Heterojunction Assisted Impact Ionization at the ZnS/Si Interface and Cu10Te4S13 Photodiodes
Heterojunction Assisted Impact Ionization at the ZnS/Si Interface and Cu10Te4S13 Photodiodes
Several topics are presented in this dissertation, each of which has applications to solar cells and photodetectors. First, we discuss the growth of Cu10Te4S13, copper tellurium tetrahedrite. This material has interesting optical properties; it has a large joint density of states at the conduction band maximum and valence band minimum, which gives high absorption right at the band gap energy while remaining transparent for sub gap photons. As the photon energy increases, this material has a very large absorption coefficient (α > 105 cm-1) allowing for very thin solar cells. We were able to grow this material by PLD and anneal it in situ, creating phase pure films. We were additionally able to construct a functioning solar cell with this material.
We also grew single crystal epitaxial sphalerite Zinc Sulfide (ZnS). This ZnS was grown by pulsed laser deposition (PLD) for the first time without the use of a process gas. Using <111> silicon as a growth substrate, we were able to form epitaxial ZnS with a growth temperature between 400 C and 500 C. This was done under ultra-high vacuum (<5x10-9 Torr) and after surface processing of the silicon wafer, removing its native oxide layer. This work was then extended to the fabrication of Si/ZnS/Si heterostructures.

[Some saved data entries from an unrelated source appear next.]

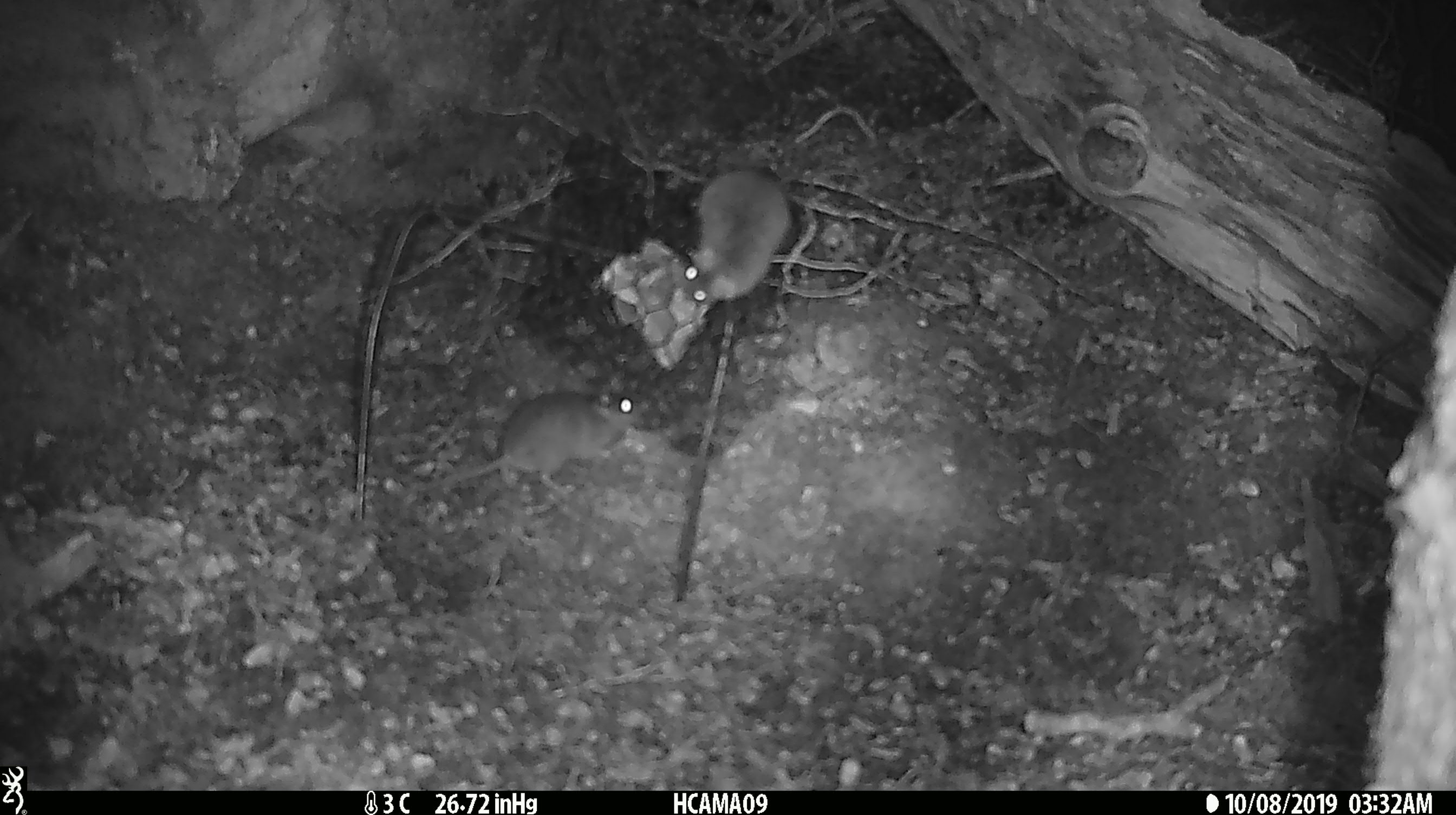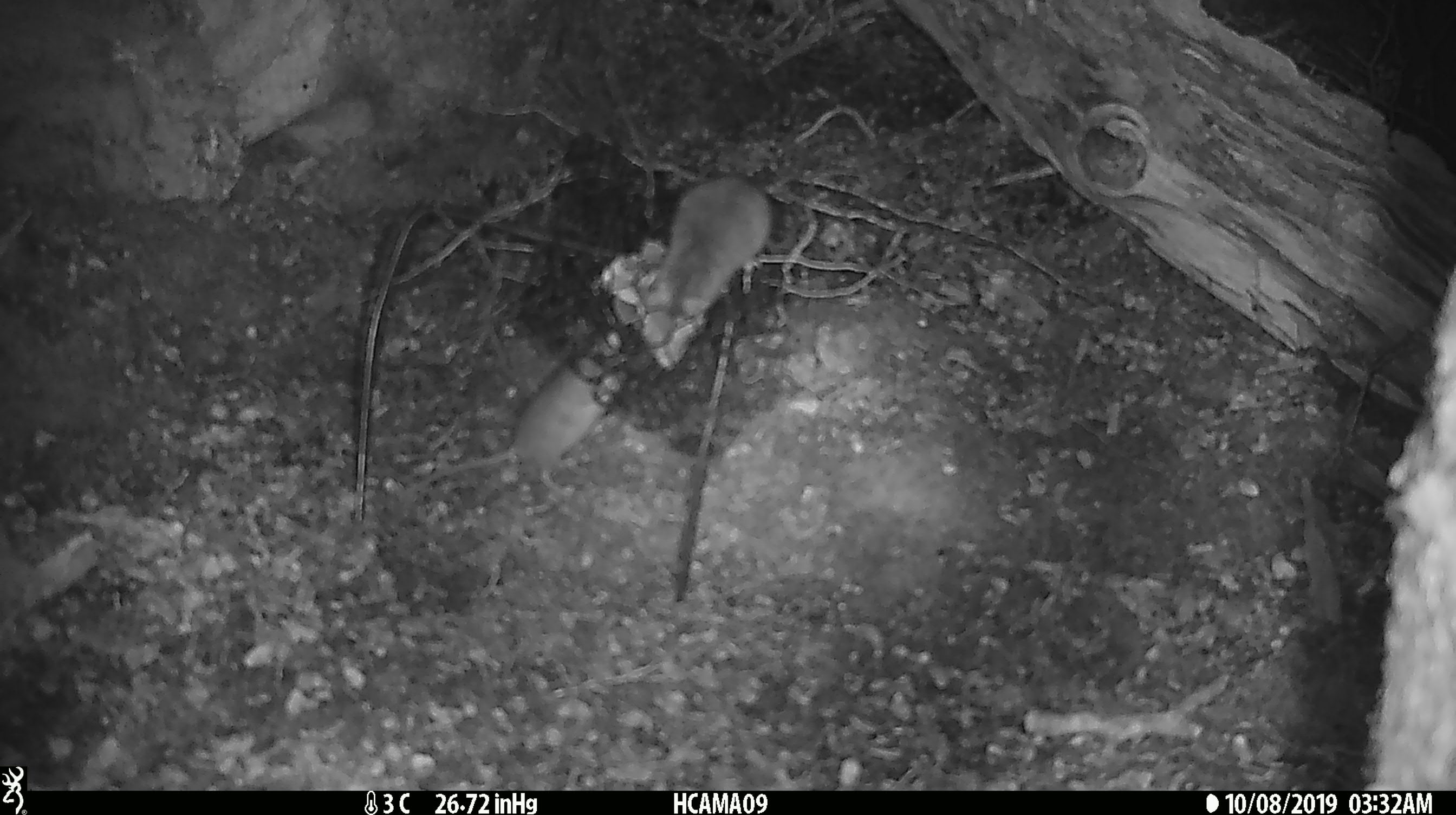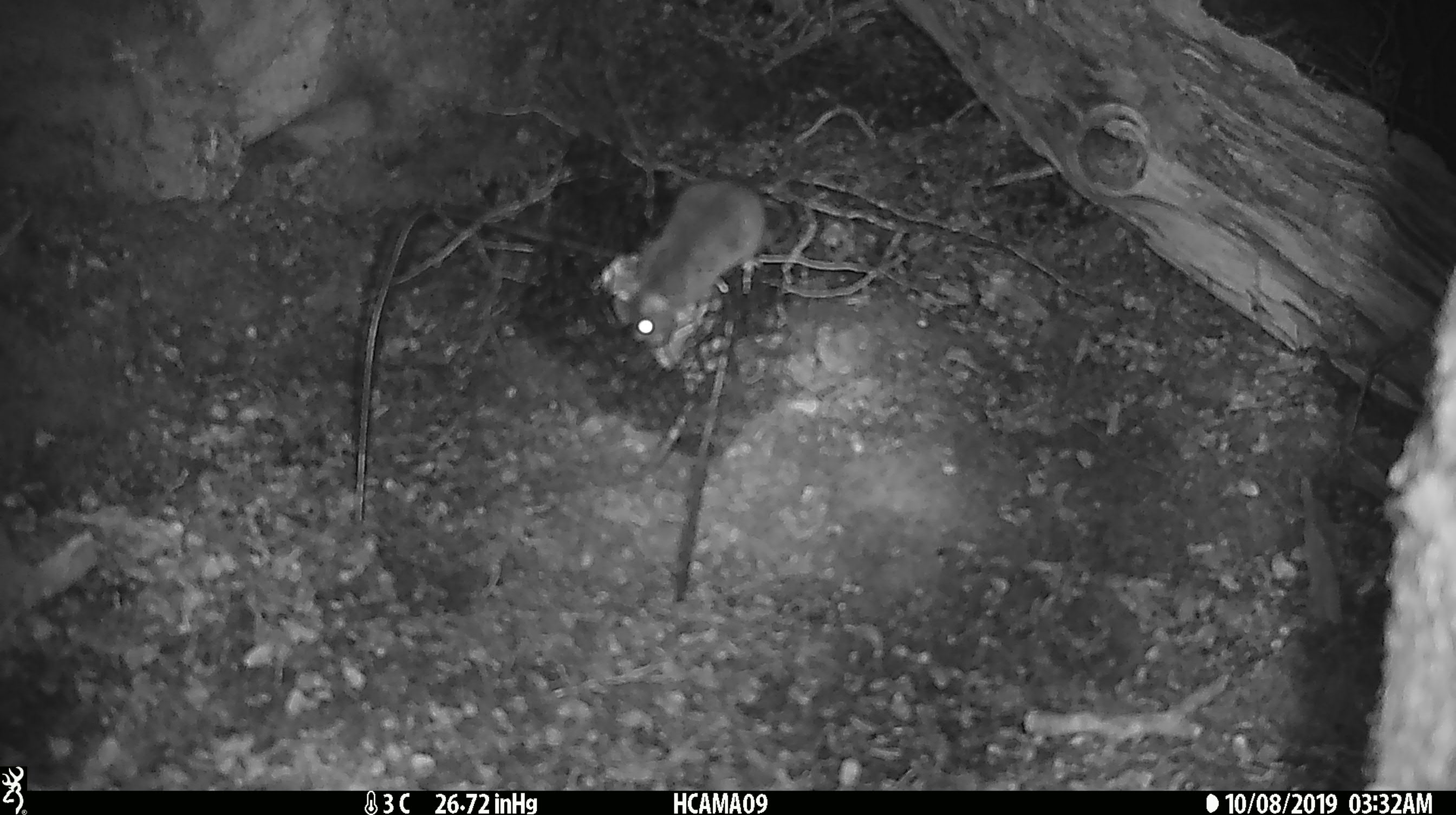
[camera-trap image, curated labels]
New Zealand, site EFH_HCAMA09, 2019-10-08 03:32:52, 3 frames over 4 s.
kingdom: Animalia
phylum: Chordata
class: Mammalia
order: Rodentia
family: Muridae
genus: Rattus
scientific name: Rattus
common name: rat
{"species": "rat (Rattus)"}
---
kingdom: Animalia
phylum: Chordata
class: Mammalia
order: Rodentia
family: Muridae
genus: Mus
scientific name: Mus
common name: mouse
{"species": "mouse (Mus)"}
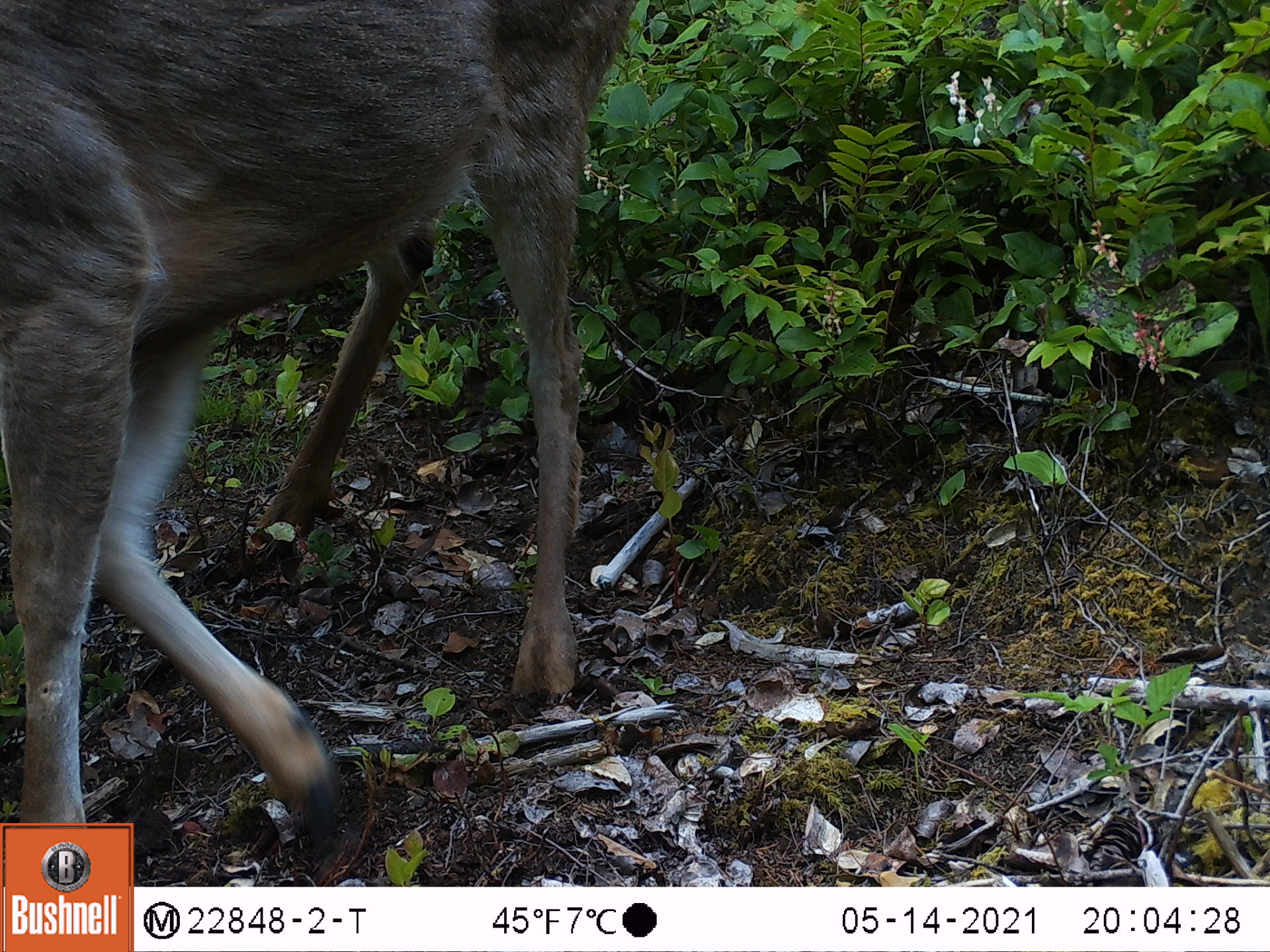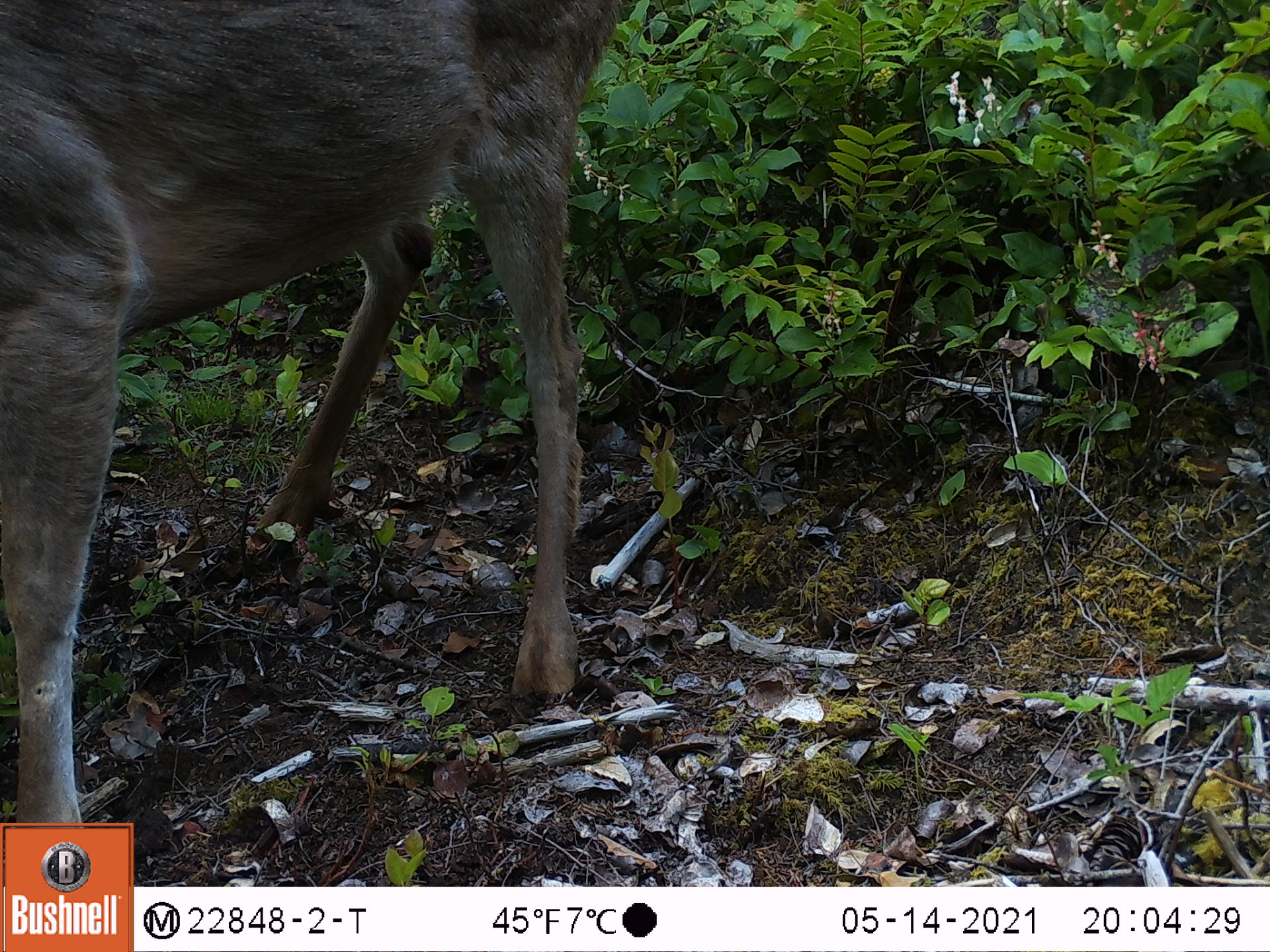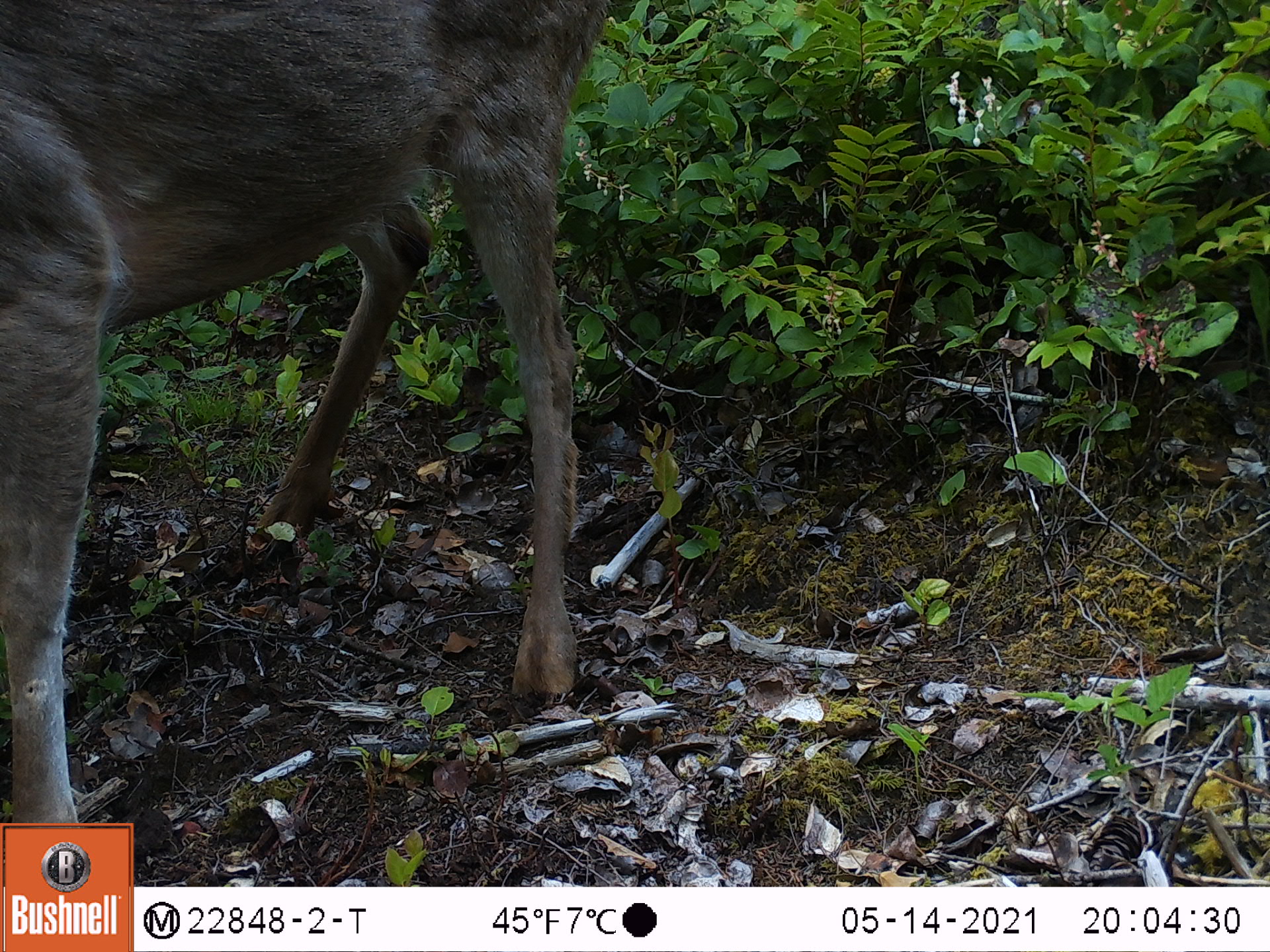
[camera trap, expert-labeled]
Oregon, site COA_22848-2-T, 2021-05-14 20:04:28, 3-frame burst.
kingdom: Animalia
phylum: Chordata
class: Mammalia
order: Artiodactyla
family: Cervidae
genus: Odocoileus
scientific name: Odocoileus hemionus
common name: black-tailed deer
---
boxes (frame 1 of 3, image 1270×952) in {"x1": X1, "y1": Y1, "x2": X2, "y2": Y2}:
black-tailed deer: {"x1": 3, "y1": 0, "x2": 639, "y2": 819}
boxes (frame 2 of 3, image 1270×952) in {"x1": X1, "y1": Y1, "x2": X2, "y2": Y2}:
black-tailed deer: {"x1": 1, "y1": 0, "x2": 628, "y2": 819}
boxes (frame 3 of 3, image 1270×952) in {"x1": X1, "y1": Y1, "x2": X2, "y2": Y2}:
black-tailed deer: {"x1": 2, "y1": 0, "x2": 623, "y2": 819}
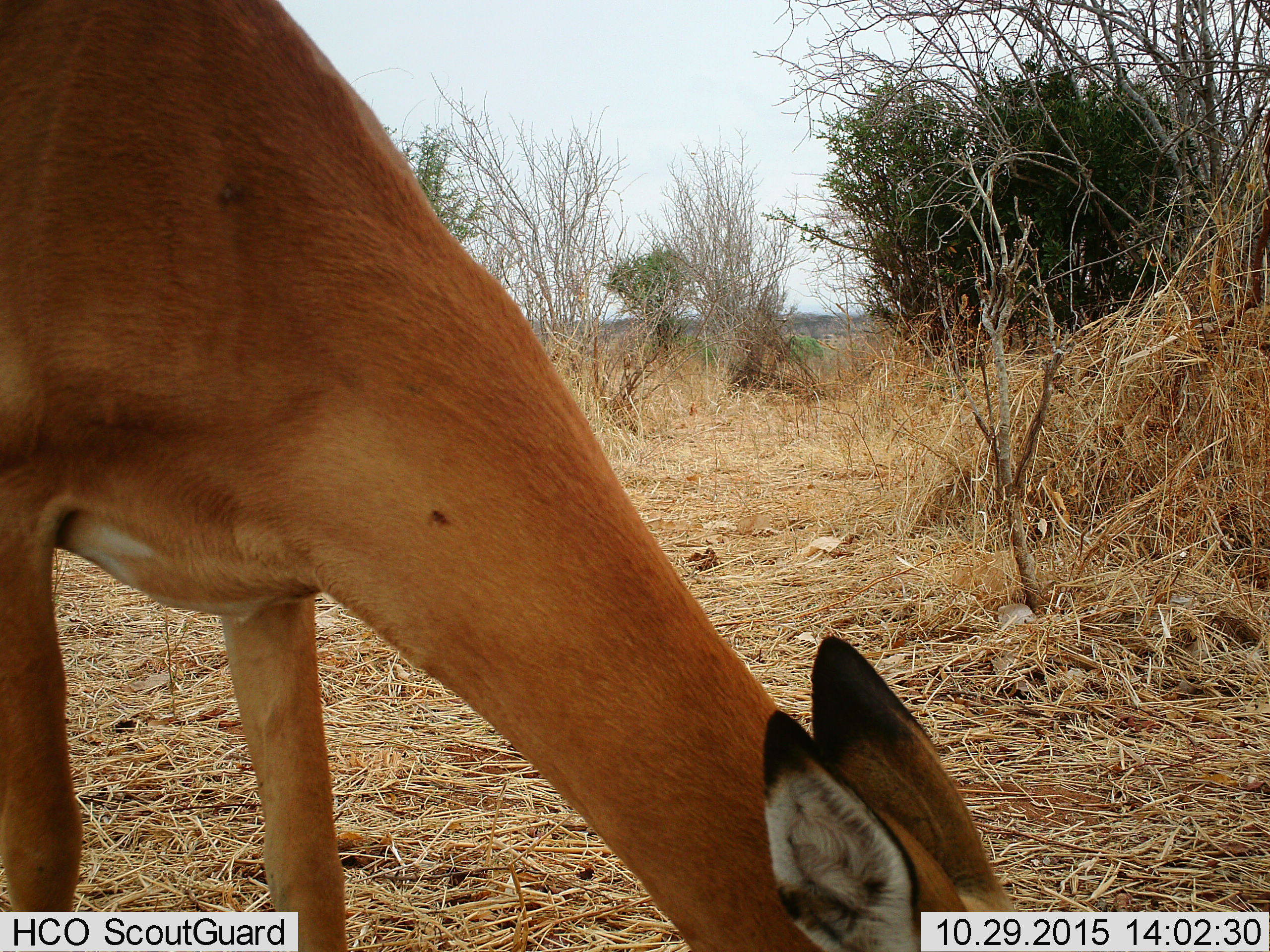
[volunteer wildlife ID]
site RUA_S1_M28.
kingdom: Animalia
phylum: Chordata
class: Mammalia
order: Artiodactyla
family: Bovidae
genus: Aepyceros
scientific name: Aepyceros melampus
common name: impala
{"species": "impala (Aepyceros melampus)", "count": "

The ZnS/Si material system was chosen specifically because it may show evidence of heterojunction assisted impaction ionization (HAII). In a HAII based photovoltaic device, energy normally lost to hot carrier relaxation is instead efficiently captured and converted into additional extractable current. With an internal quantum efficiency (IQE) greater than 1, such a device could exceed the Shockley-Quiesser limit for single junction solar cells. We show evidence that not only does HAII take place at our epitaxial ZnS/Si interfaces, the IQE improvement vs bare Si is in practice > 10% for photons with energy larger than the harvester band gap.